Improving global auto industry
While the supply-side is likely to face a few challenges, the demand for PGM metals is set to expand this year, according to a study by Scotiabank. Auto catalysts account for nearly 40% of platinum demand and around 67% of palladium demand. These demands are being supported by stronger than expected recoveries in the US and Chinese auto sales in recent years, a trend that is expected to continue this year as well.
After enduring a six-year slump, with sales falling to a two-decade low, the European auto industry is poised for a 2% to 3% upside this year. As a matter of fact, sales figures were up for the sixth-straight month in February. A recovery in EU auto sales should further increase the demand for PGM metals. In all, Moody's Investors Service expects global light vehicle sales to grow 3.2% in 2014.
The improving consumer confidence, amid expectations of a more robust global economic growth this year, is likely to spur platinum demand in other sectors as well, for instance, the jewelry manufacturing that accounts for some 34% of the metal's total demand. As might be expected, industrial demand for all PGM metals is expected to pick-up through 2014, in line with ongoing economic recoveries.

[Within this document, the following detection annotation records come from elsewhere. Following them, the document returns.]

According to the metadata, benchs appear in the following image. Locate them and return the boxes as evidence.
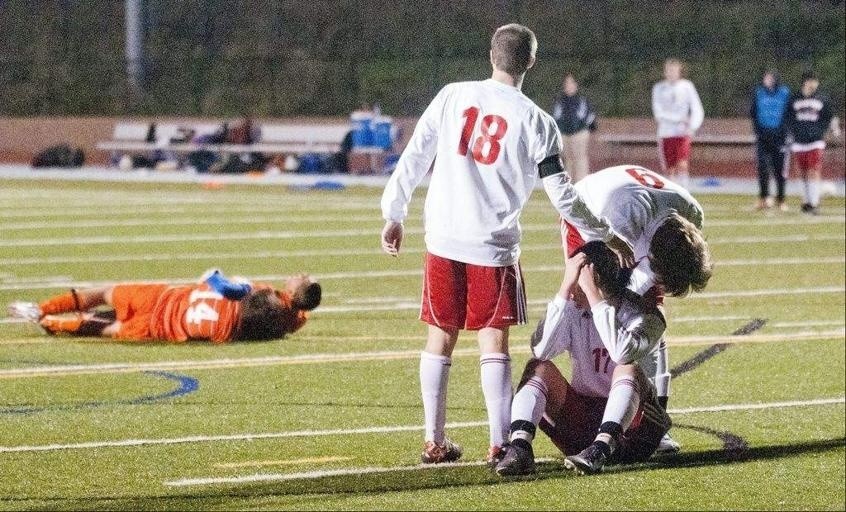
[97,124,352,173]
[593,133,846,185]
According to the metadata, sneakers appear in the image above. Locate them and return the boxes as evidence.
[564,444,606,475]
[486,441,511,467]
[7,301,45,325]
[421,437,464,463]
[495,444,536,475]
[656,432,680,452]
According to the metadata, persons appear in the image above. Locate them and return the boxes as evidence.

In 2013, Stillwater's revenue grew to $1.04 billion, up 29.9% from 2012. Mine production increased to 523,900 PGM ounces from 513,700 ounces in the previous year. The company has manageable debt, which is up by 5.5% from 2012. The company took impairment charges of $461.8 million (before-tax) on the Altar property in Argentina and the Marathon properties in Canada. Adjusted for these impairments, the after-tax consolidated net income was approximately $49.5 million for 2013, compared to $55.0 million in 2012. As costs for recycling remained constant, profit (before-tax) increased to $35.5 million in 2013 from $10.5 million in 2012.
At the year-end, the company's cash and liquid investments totaled $496 million. During the recent earnings call, CEO M J McMullen reiterated his goal:
"...to be able to return cash to shareholders in some form or another in not-too-distant future."
Considering Stillwater's current liquidity position along with debt, CEO McMullen indicated that company is considering dividend payouts or stock buybacks in near future. In either case, it will have a positive effect on the stock price.
Stillwater is the fifth biggest palladium producer and seventh biggest platinum producer in the world, and the only significant PGM metals producer in the Western hemisphere. The strike in South Africa and the Russian-Ukraine crisis pose some very complicated supply-side challenges in the near term. In contrast, Stillwater offers safety and stability due to its location and, thereby, is among the best positioned in the industry to gain from the production disruptions or supply limitations in South Africa and Russia, respectively. The resurgence of global auto industry is likely to further increase the demand for platinum and palladium through 2014 and beyond. Lastly, its financials look good and - with nearly $500 million on balance sheet - the possibility of cash distribution only adds to its appeal for the investors.